I still hate the handling of spaces – especially when you’re throwing in mixed path delimiters using nice GNU tools on DOS/NTFS.
If you ever want to get rid of SVN or CVS folders (or whatever) in a large source tree after someone has zipped it and sent it to you straight from their workspace, and Explorer’s Search window barfs with that many matching folders all over the place, then try this:
- Get unxutils
- Use the zsh included
- Realise zsh has bipolar tendancies when dealing with “DOS backslash to delimit directories in paths” and “UNIX slash to delimit directories in paths” and “UNIX backslash to quote special characters”

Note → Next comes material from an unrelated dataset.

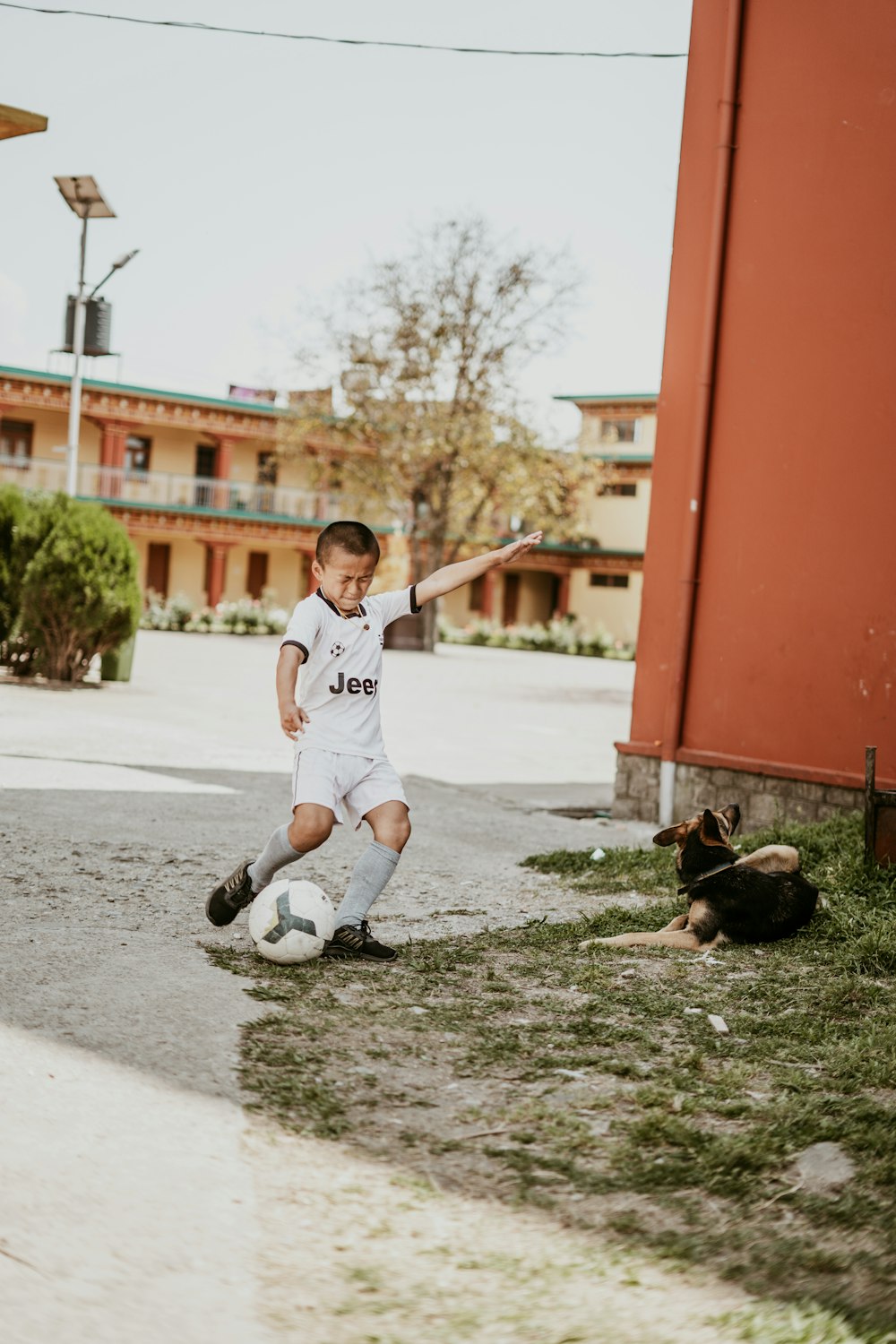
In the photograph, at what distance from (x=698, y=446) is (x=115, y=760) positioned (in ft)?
16.1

- Put unxutil’s usr/local/wbin at the front of your PATH (to get the GNU find, not the DOS one)
- Unfortunately -exec ls {} \; doesn’t do the trick because ls can’t handle the spaces and/or backslashes and -exec ls “{}” \; doesn’t have any affect
- Use the following neat trick (after 30 mins of mucking around with the bipolar tendancies)
- The little translate sorts out GNU find -print returning paths with backslashes and the while loop allows you to do lots of things, including removing the directory
find . -name 'CVS' -print | tr '\\' '/' | while read filename
do
rm -r "$filename"
done
It’s slower than -exec or xargs but it works.